Similar magnification should be possible using a much lower-energy, gentler beam of helium ions and recording how they are scattered by a sample. But developing a mirrored surface able to effectively reflect and focus helium atoms into a tight beam has proven difficult.

Two become one

The best results until now have come from research groups experimenting with thin silicon surfaces, which can easily be bent into a convex shape able to focus helium ions. But silicon is not particularly reflective. Only about 1% of incoming helium atoms are accurately focused, resulting in fuzzy magnified images.

Metal materials reflect helium ions much better but are harder to bend precisely into the right shape. Now materials scientists from the Autonomous University of Madrid led by Amadeo Vázquez de Parga have combined silicon and metal to make what they say is the smoothest surface ever made.

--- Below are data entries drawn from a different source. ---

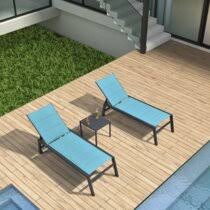 Outdoor metal chaise lounge with wheels. Wheels Outdoor Chaise Lounge Chairs You Ll Love In 2021 Wayfair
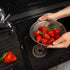 HIC Kitchen Reinforced Mesh Colander, 18/8 Stainless Steel, 11.5-Inch...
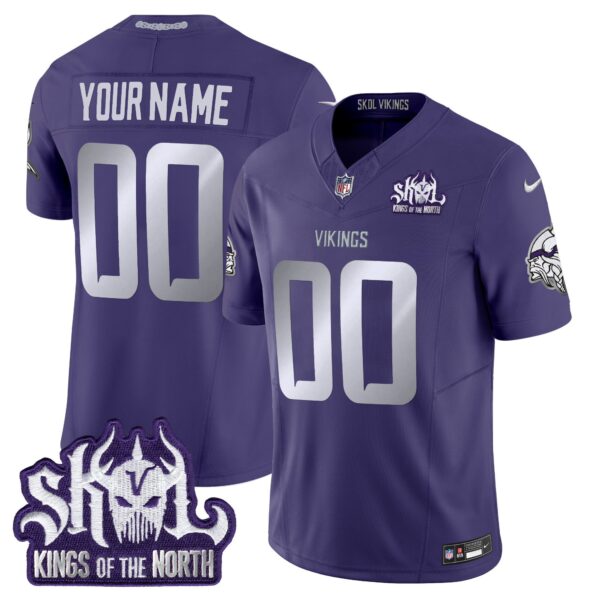 Minnesota Vikings 2025 Winter Warrior Skol Patch Vapor Limited Custom Jersey – All Stitched – Purple Jersey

They made the near-perfect mirror by coating a thin layer of lead onto a silicon surface. This is not straightforward, because when a very thin metal layer is deposited onto a flat silicon surface it usually forms an uneven coating of differently sized bumps that perform badly as a mirror for helium ions.

Sub zero

Vázquez de Parga and his team found they could avoid surface bumps by depositing the lead onto the silicon surface at low temperatures between -173 and -133°C. This appears to alter the quantum properties of electrons in the lead film, altering its growth so that a "magic" super-smooth layer of uniform thickness forms.

"The idea is to grow one of these magic thicknesses at low temperature and then heat up the sample slowly to room temperature," Vázquez de Parga told New Scientist.

The end result is a perfectly smooth lead film that can act as an almost flawless mirror. The surface is atomically flat, more than 90% of the film is exactly the same thickness, down to the level of individual lead atoms. It can focus more than 15% of incoming helium atoms into a tight beam, and Vázquez de Parga hopes to increase this proportion to 40%.

Bill Allison at Cambridge University, UK, leads a team experimenting with thin silicon mirrors to focus helium ions. "[This work] represents a key step forward in producing a device to focus helium atoms," he says.

"The remaining step is to combine the high reflectivity with a carefully deformed surface in order to create a focused atomic spot. That is still quite a challenge."